I’m loving the new Sevendust, particularly "Unraveling". It’s always good to hear Lajon’s voice. I’m crossing my fingers that they’ll stop by hear so I can see them, yet again.
I just had to close the blinds.. the sunlight was blinding me. My head hasn’t touched the pillow yet. I talk to Lee until 3am, been talking to my brother for hours now about various things. I’ve been listening to various music since midnight or so. Silence is going to seem very odd later. My brother has been supplying me w/more music. On account of my financial situation, i’ve been confined to listening to anything new on YouTube & only on YouTube. Early this morning I broke down & listened to all the Cold I owned. I miss that band, terribly.
I don’t think I’m going to sleep at all. My brain is asleep, but my mind & body are wide awake. I feel like I have too much to think about, I don’t have time to waste sleeping.

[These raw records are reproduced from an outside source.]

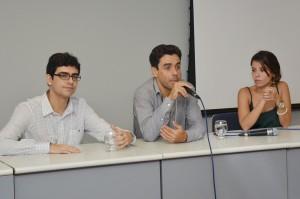 XV Congresso Mineiro Psiquiatria 060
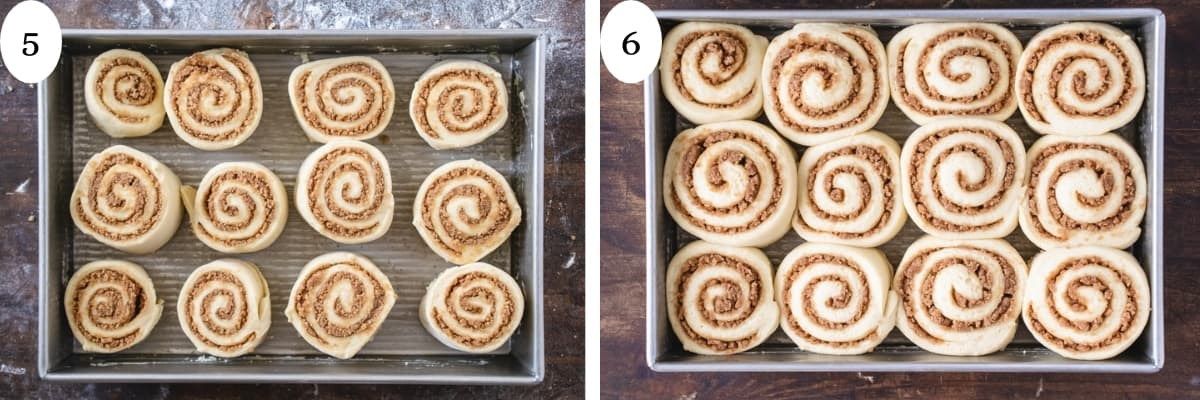 A before and after picture of uncooked cinnamon rolls before and after rise.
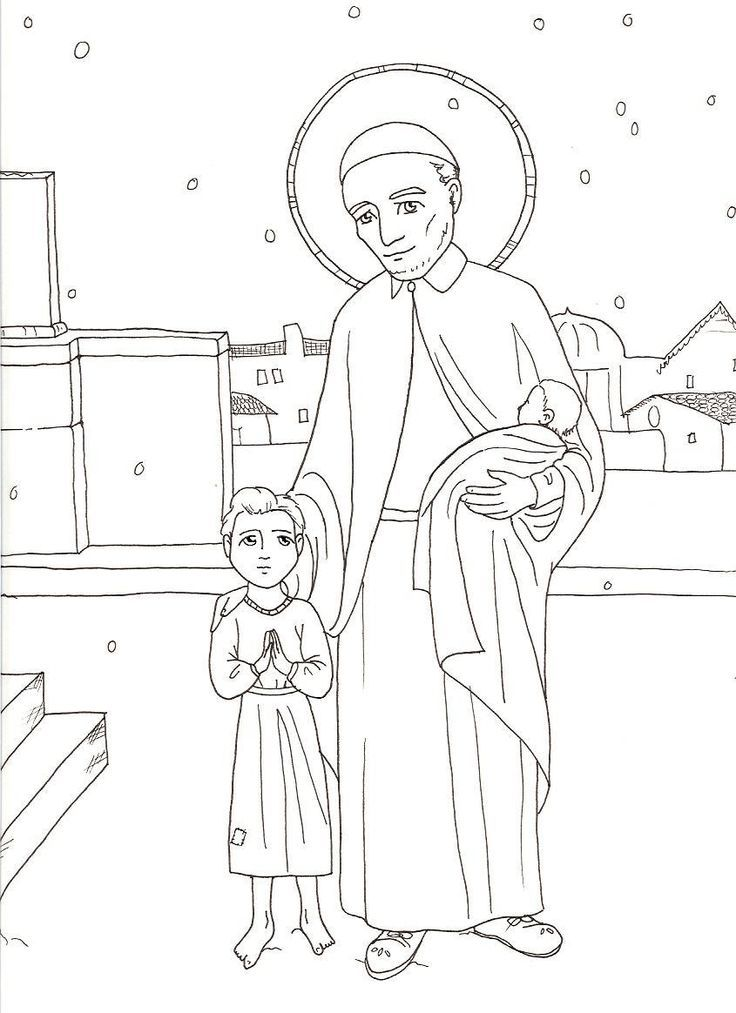 coloring pages for st francis - photo#14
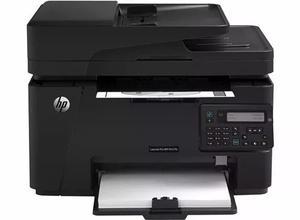 Impresora Multifuncional Hp Laserjet Pro M127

Analyzing conversations, thoughts, memories, hopes. I’m still working on my Buddhism thing. I think I feel a lot clearer about it than I did last week. I’ve been reading a lot about it (while I haven’t been working) & been reading Into the Wild by Jon Krakauer for the second time.
Shaun & I are in two completely different worlds. I see that now. We’re in the same room but so far as I’m concerned, we’re 1,000 miles apart. I look at him & just feel bad. I feel bad about the whole thing, but no good comes w/o sacrifice. I just hope I have the strength to keep up the facade.
Lee is in complete disagreement about my decision to stay w/Shaun, despite my complete lack of feelings. He thinks it’s unfair to all involved. But he doesn’t understand. How can I talk about doing something, have the person it concerns tell me they’ll never speak to me again if I go through w/it, & still do it? It will hurt him. I’m tired of hurting people & being hurt. I’m just sick of all this unnecessary pain people inflict on others. I need some peace… even if I’m not at peace w/my choice & still in the process of accepting the fallout of my decision. It’s for the best, for him.
Other than that, things have been here & there. Working too much, not getting nearly enough for all the long hours I put in. I vow to find cash for a 30 Seconds to Mars ticket. I haven’t been to a show in a really, really long time. I need to go, stand in a mass of strangers & let the music wash over me. It’s been far too long.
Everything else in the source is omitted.